> Exercise
All of the entries below need to be repeated exactly.

*** Records provided Section Begins ***

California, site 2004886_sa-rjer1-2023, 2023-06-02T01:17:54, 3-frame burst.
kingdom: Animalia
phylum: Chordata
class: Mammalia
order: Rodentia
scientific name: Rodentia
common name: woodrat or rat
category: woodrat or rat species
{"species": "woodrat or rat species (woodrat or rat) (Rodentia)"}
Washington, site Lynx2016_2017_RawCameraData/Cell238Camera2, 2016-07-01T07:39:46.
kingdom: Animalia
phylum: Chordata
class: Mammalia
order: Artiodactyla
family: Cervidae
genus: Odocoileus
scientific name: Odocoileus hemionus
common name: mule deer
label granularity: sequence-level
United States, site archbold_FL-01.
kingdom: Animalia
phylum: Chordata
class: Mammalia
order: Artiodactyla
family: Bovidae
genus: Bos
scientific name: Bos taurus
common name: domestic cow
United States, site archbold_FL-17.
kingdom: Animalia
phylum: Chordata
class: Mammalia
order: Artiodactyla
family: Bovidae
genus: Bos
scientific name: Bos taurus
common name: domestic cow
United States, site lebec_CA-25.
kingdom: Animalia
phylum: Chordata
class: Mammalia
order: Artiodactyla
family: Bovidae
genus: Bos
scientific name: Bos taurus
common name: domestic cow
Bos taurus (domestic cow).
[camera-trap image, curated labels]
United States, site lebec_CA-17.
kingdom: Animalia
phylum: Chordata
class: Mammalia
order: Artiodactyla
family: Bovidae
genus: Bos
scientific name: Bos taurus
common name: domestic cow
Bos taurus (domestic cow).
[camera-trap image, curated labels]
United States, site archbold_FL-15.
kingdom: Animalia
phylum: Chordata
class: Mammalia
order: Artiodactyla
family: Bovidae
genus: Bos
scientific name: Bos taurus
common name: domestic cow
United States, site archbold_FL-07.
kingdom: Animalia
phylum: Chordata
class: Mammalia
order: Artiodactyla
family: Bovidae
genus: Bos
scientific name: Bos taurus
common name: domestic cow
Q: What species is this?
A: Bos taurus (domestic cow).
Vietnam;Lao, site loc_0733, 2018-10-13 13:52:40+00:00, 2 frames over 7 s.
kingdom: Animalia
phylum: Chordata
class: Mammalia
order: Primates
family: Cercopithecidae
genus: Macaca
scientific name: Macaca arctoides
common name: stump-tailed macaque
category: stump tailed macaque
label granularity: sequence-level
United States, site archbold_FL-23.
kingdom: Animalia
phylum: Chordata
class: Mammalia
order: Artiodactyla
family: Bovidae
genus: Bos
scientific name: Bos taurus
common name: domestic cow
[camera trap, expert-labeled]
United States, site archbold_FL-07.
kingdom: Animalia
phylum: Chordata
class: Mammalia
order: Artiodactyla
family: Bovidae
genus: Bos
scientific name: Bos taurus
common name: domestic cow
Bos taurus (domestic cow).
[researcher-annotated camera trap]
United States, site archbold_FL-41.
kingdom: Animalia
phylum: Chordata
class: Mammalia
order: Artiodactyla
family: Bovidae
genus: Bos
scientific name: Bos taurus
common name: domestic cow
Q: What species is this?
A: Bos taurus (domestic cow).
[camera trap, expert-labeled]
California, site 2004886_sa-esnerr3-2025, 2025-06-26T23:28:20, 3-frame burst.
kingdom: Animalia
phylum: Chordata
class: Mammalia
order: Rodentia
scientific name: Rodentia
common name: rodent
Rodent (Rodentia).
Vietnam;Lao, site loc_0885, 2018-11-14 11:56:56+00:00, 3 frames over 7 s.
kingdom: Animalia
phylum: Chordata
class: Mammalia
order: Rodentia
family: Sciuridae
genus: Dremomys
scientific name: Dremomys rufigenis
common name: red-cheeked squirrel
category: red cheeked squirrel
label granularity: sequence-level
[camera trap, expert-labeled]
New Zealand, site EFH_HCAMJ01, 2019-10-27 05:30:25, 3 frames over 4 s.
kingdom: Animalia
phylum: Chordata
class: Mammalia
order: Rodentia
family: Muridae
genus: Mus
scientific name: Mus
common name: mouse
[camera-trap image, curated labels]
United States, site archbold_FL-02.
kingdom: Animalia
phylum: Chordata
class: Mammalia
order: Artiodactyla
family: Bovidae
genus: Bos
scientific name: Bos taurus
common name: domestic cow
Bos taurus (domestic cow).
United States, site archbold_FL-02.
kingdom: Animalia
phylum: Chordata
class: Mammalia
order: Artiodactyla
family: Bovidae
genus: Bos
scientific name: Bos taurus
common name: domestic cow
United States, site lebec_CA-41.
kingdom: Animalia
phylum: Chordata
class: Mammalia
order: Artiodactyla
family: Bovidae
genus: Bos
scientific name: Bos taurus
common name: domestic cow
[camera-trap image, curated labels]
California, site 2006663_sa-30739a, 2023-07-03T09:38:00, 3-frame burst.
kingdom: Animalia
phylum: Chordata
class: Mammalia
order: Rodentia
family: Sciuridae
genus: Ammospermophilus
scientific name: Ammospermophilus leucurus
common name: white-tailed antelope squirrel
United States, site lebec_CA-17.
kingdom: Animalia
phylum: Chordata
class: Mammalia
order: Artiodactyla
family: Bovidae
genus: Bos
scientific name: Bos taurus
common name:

*** Records provided Section Ends ***

> Response to the exercise
California, site 2004886_sa-rjer1-2023, 2023-06-02T01:17:54, 3-frame burst.
kingdom: Animalia
phylum: Chordata
class: Mammalia
order: Rodentia
scientific name: Rodentia
common name: woodrat or rat
category: woodrat or rat species
{"species": "woodrat or rat species (woodrat or rat) (Rodentia)"}
Washington, site Lynx2016_2017_RawCameraData/Cell238Camera2, 2016-07-01T07:39:46.
kingdom: Animalia
phylum: Chordata
class: Mammalia
order: Artiodactyla
family: Cervidae
genus: Odocoileus
scientific name: Odocoileus hemionus
common name: mule deer
label granularity: sequence-level
United States, site archbold_FL-01.
kingdom: Animalia
phylum: Chordata
class: Mammalia
order: Artiodactyla
family: Bovidae
genus: Bos
scientific name: Bos taurus
common name: domestic cow
United States, site archbold_FL-17.
kingdom: Animalia
phylum: Chordata
class: Mammalia
order: Artiodactyla
family: Bovidae
genus: Bos
scientific name: Bos taurus
common name: domestic cow
United States, site lebec_CA-25.
kingdom: Animalia
phylum: Chordata
class: Mammalia
order: Artiodactyla
family: Bovidae
genus: Bos
scientific name: Bos taurus
common name: domestic cow
Bos taurus (domestic cow).
[camera-trap image, curated labels]
United States, site lebec_CA-17.
kingdom: Animalia
phylum: Chordata
class: Mammalia
order: Artiodactyla
family: Bovidae
genus: Bos
scientific name: Bos taurus
common name: domestic cow
Bos taurus (domestic cow).
[camera-trap image, curated labels]
United States, site archbold_FL-15.
kingdom: Animalia
phylum: Chordata
class: Mammalia
order: Artiodactyla
family: Bovidae
genus: Bos
scientific name: Bos taurus
common name: domestic cow
United States, site archbold_FL-07.
kingdom: Animalia
phylum: Chordata
class: Mammalia
order: Artiodactyla
family: Bovidae
genus: Bos
scientific name: Bos taurus
common name: domestic cow
Q: What species is this?
A: Bos taurus (domestic cow).
Vietnam;Lao, site loc_0733, 2018-10-13 13:52:40+00:00, 2 frames over 7 s.
kingdom: Animalia
phylum: Chordata
class: Mammalia
order: Primates
family: Cercopithecidae
genus: Macaca
scientific name: Macaca arctoides
common name: stump-tailed macaque
category: stump tailed macaque
label granularity: sequence-level
United States, site archbold_FL-23.
kingdom: Animalia
phylum: Chordata
class: Mammalia
order: Artiodactyla
family: Bovidae
genus: Bos
scientific name: Bos taurus
common name: domestic cow
[camera trap, expert-labeled]
United States, site archbold_FL-07.
kingdom: Animalia
phylum: Chordata
class: Mammalia
order: Artiodactyla
family: Bovidae
genus: Bos
scientific name: Bos taurus
common name: domestic cow
Bos taurus (domestic cow).
[researcher-annotated camera trap]
United States, site archbold_FL-41.
kingdom: Animalia
phylum: Chordata
class: Mammalia
order: Artiodactyla
family: Bovidae
genus: Bos
scientific name: Bos taurus
common name: domestic cow
Q: What species is this?
A: Bos taurus (domestic cow).
[camera trap, expert-labeled]
California, site 2004886_sa-esnerr3-2025, 2025-06-26T23:28:20, 3-frame burst.
kingdom: Animalia
phylum: Chordata
class: Mammalia
order: Rodentia
scientific name: Rodentia
common name: rodent
Rodent (Rodentia).
Vietnam;Lao, site loc_0885, 2018-11-14 11:56:56+00:00, 3 frames over 7 s.
kingdom: Animalia
phylum: Chordata
class: Mammalia
order: Rodentia
family: Sciuridae
genus: Dremomys
scientific name: Dremomys rufigenis
common name: red-cheeked squirrel
category: red cheeked squirrel
label granularity: sequence-level
[camera trap, expert-labeled]
New Zealand, site EFH_HCAMJ01, 2019-10-27 05:30:25, 3 frames over 4 s.
kingdom: Animalia
phylum: Chordata
class: Mammalia
order: Rodentia
family: Muridae
genus: Mus
scientific name: Mus
common name: mouse
[camera-trap image, curated labels]
United States, site archbold_FL-02.
kingdom: Animalia
phylum: Chordata
class: Mammalia
order: Artiodactyla
family: Bovidae
genus: Bos
scientific name: Bos taurus
common name: domestic cow
Bos taurus (domestic cow).
United States, site archbold_FL-02.
kingdom: Animalia
phylum: Chordata
class: Mammalia
order: Artiodactyla
family: Bovidae
genus: Bos
scientific name: Bos taurus
common name: domestic cow
United States, site lebec_CA-41.
kingdom: Animalia
phylum: Chordata
class: Mammalia
order: Artiodactyla
family: Bovidae
genus: Bos
scientific name: Bos taurus
common name: domestic cow
[camera-trap image, curated labels]
California, site 2006663_sa-30739a, 2023-07-03T09:38:00, 3-frame burst.
kingdom: Animalia
phylum: Chordata
class: Mammalia
order: Rodentia
family: Sciuridae
genus: Ammospermophilus
scientific name: Ammospermophilus leucurus
common name: white-tailed antelope squirrel
United States, site lebec_CA-17.
kingdom: Animalia
phylum: Chordata
class: Mammalia
order: Artiodactyla
family: Bovidae
genus: Bos
scientific name: Bos taurus
common name:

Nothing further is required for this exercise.